Loading a Table and Adding a Surrogate Primary Key

Problem

You want to create a job that loads source data into a target and adds a primary key column. The added key column is known as a surrogate key. The surrogate key in the target replaces the primary key that is loaded into the target from the source. The surrogate key is required because the target contains multiple instances of the primary key in the source.

Solution

You can create a job that includes the Surrogate Key Generator transformation. This transformation is more efficient than the SCD Type 2 Loader because you are not tracking data changes in the target.
The sample job includes the following tasks:

Tasks

Create and Populate the Job

Perform the following steps to create and populate the job:
  1. Create an empty SAS Data Integration Studio job.
  2. In the Transformations tree, in the Data folder, drag the Surrogate Key Generator transformation into the empty job on the Diagram tab.
  3. Select and drag the source table from its folder and drop it before the Surrogate Key Generator transformation on the Diagram tab.
  4. Drag the cursor from the source table to the input port of the Surrogate Key Generator transformation. This action connects the source to the transformation.
  5. Because you want to store the output of the transformation in a permanent target table, right-click the temporary work table attached to the transformation and select Replace. Then, use the Table Selector window to select the target table for the job. The target table must be registered in SAS Data Integration Studio. (For more information about temporary work tables, see Working with Default Temporary Output Tables.)
  6. Drag the target table from its folder and drop it after the Surrogate Key Generator transformation on the Diagram tab.
  7. Drag the cursor from an output port of the Surrogate Key Generator transformation to the target table.

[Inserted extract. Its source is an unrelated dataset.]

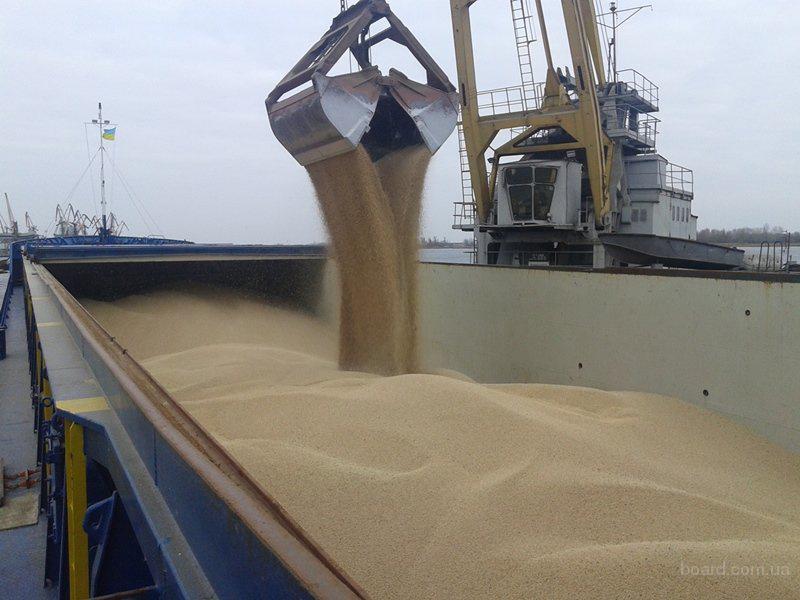 На постоянной основе дорого закупаем пшеницу ячмень рапс кукурузу сою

This action connects the transformation to the target. The following example shows the sample process flow.
    Sample Surrogate Key Process Flow Diagram
    Sample Surrogate Key Process Flow Diagram

Add the Surrogate Key Column to the Target

Perform the following steps to add a new column to the target for the generated key values:
  1. Open the properties window of the target and select the Columns tab.
  2. On the Columns tab, click the New column icon. A new column appears at the bottom of the list.
  3. Type the name of the new column. This sample uses the name CUSTOMER_GEN_KEY.
  4. In the Type column, change the type of the new column to Numeric.
  5. To reposition the surrogate key column, select its column number in the list and drag the column up to position 1. The following display depicts the completed Columns tab for the sample job.
    Completed Columns Tab for Sample Job
    Completed Columns Tab for Sample Job
  6. Click OK to save your changes and close the properties window.

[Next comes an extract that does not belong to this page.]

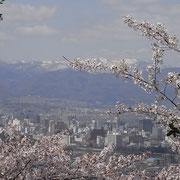 花見山公園の頂上からの眺め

Identify Tables and Columns in the Transformation

The goal of this section is to configure the Surrogate Key Generator transformation. In this sample job, the surrogate key is generated using the default settings. By default, the transformation generates key values based on the largest value in the key column. Remaining configuration steps identify the target table and the key column in the transformation's Options tab. the option values that determine the method of surrogate key generation.
Perform the following steps to configure the Surrogate Key Generator transformation:
  1. Open the properties window of the transformation, and then select the Options tab. On the Options tab, select Target table and key columns.
  2. Specify the name of the target table in Select Target Table.
  3. Specify the business key column or columns by selecting from the list of columns under Select business key columns in source and target table. The business key columns are the primary key columns in the source.
  4. Specify the target column that receives the surrogate key values. Select the down arrow under Select surrogate key column, and click the target column. The following display depicts the completed Options tab in the sample job.
    Completed Options Tab for Sample Job
    Completed Options Tab for Sample Job
  5. Click OK to save the option specifications and close the properties window.

Run the Job and View the Output

Perform the following steps to run the job and view the output:
  1. Right-click on an empty area of the job, and click Run in the pop-up menu. SAS Data Integration Studio generates code for the job and submits it to the SAS Application Server for execution.
  2. If error messages are displayed on the Status tab, read and respond to the messages as needed.
  3. After the completion of the job, right-click the target and select Open to view the generated surrogate key values. The following display depicts the target table data for the sample job.
    Generated Key Values in the Sample Target Table
    Generated Key Values in the Sample Target Table